All return `(train_dataset, val_dataset, test_dataset)`:

| Function | Input shape | Key args |
|---|---|---|
| `create_reconstruction_datasets(raw_data, ...)` | (T, C) | `window_size`, `stride`, `train_ratio`, `val_ratio` |
| `create_forecasting_datasets(raw_data, ...)` | (T, C) | `train_horizon`, `test_horizon`, `stride`, `train_ratio`, `val_ratio` |
| `create_classification_datasets(raw_data, labels, ...)` | (N, T, C) | `train_ratio`, `val_ratio` |

Reconstruction and forecasting expect a single long time series `(T, C)` split temporally.

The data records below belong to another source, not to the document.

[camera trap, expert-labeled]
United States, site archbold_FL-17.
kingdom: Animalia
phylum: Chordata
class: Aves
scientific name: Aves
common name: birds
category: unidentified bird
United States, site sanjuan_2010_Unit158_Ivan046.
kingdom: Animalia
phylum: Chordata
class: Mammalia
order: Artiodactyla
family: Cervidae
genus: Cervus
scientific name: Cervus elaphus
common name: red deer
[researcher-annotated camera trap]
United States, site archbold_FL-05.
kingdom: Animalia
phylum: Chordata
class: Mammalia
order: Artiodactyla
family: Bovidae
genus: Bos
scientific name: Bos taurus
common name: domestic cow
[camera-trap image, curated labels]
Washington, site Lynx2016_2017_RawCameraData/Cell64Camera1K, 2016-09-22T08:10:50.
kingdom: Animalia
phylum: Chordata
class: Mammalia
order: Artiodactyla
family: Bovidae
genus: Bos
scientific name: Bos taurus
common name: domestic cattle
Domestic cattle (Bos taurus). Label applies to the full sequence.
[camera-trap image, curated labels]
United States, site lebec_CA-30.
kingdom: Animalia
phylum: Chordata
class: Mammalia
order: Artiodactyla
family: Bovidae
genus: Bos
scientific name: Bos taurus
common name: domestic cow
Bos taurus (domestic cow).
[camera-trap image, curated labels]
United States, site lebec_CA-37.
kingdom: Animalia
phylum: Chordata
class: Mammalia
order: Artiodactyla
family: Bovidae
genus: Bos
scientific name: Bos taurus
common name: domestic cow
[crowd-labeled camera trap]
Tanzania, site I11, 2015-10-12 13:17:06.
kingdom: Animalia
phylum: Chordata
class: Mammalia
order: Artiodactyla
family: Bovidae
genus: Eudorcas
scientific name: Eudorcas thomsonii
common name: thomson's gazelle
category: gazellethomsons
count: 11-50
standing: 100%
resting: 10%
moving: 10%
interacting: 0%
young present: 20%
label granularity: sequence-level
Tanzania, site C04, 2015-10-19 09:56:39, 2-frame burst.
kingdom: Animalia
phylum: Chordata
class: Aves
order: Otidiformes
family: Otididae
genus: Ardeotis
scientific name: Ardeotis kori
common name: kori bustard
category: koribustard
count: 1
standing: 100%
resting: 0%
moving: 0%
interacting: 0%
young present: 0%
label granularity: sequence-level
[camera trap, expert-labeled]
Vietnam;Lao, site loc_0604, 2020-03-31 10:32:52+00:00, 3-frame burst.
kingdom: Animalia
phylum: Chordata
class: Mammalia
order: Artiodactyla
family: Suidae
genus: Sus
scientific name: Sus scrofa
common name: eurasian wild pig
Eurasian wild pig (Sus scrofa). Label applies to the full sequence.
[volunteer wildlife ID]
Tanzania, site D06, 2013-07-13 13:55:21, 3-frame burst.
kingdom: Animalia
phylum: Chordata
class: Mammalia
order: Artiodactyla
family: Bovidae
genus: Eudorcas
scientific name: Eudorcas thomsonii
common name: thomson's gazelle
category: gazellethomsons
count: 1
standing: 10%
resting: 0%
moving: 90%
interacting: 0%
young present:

Classification expects pre-windowed `(N, T, C)`.

### collator

All DataLoaders using toolkit datasets require `collator` as the `collate_fn`:

```python
from charm_toolkit import collator
# or equivalently:
from charm_toolkit.Datasets import collator
```

---

## Embeddings as features

CHARM embeddings work as drop-in feature vectors for any sklearn model:

```python
import numpy as np
from sklearn.ensemble import IsolationForest
from sklearn.linear_model import LogisticRegression
from charm_toolkit.retrieval import cosine_similarity_matrix

response = client.embeddings.create(
    descriptions=descriptions,
    ts_array=windows_list,
    return_tensors="np",
)
X = response.embeds  # (N, D)

# Anomaly detection with isolation forest
clf = IsolationForest(contamination=0.05)
anomaly_labels = clf.fit_predict(X)

# Similarity search
sim = cosine_similarity_matrix(X, X)

# As features for any classifier
clf = LogisticRegression().fit(X_train, y_train)
```

---

## Local Deployment

Deploy models locally from GitHub releases — no remote server needed:

```python
with CharmClient(tag="experiment-2026-03-15_10-30-00") as client:
    response = client.embeddings.create(...)
# Server shuts down automatically
```

When `tag` is provided:
1. Checks for GPU availability (falls back to CPU)
2. Clones repo at the specified tag (shallow clone)
3. Downloads model weights from the GitHub release
4. Launches the serving stack locally
5. Polls health endpoint until ready

Files cached at `~/.charm/models/<tag>/` for fast subsequent runs.

```python
CharmClient(
    tag="experiment-tag",           # required for local mode
    repo_url="https://...",         # default: c3-e/research
    cache_dir="/path/to/cache",     # default: ~/.charm/models
    port=8080,                      # 0 = auto-select
)
```

---

## Decision guide

### When to use CHARM

- Multivariate time series (multiple channels measured over time)
- Each window has at least ~32 timesteps (model patch size)
- You want a strong starting point without feature engineering

### When to use classical methods instead

- Tabular data without a time dimension — use LightGBM, XGBoost
- Very short series (< 10 timesteps)
- Single scalar features — still works but may not outperform ARIMA/ETS

### Zero-shot vs fine-tuned

| Approach | When | Effort |
|---|---|---|
| `prediction.create(target_len=H)` | Quick forecast baseline, no labeled data | None — one API call |
| Embeddings + sklearn | Moderate data, combine with other features | Minutes |
| Embeddings + kNN (retrieval/AD) | Unlabeled anomaly detection or search | Minutes |
| Toolkit model (Reconstruction/Forecasting/Classification) | Have labeled data, want best performance | Train a small head (~minutes on CPU) |

---

## Testing

```bash
pip install pytest
python -m pytest tests/
python -m pytest tests/test_utils.py -v
```

## Documentation

The full API reference and usage guide is this README — it renders on the [PyPI page](https://pypi.org/project/c3-charm/).

## License

Apache License 2.0 — see [LICENSE](LICENSE).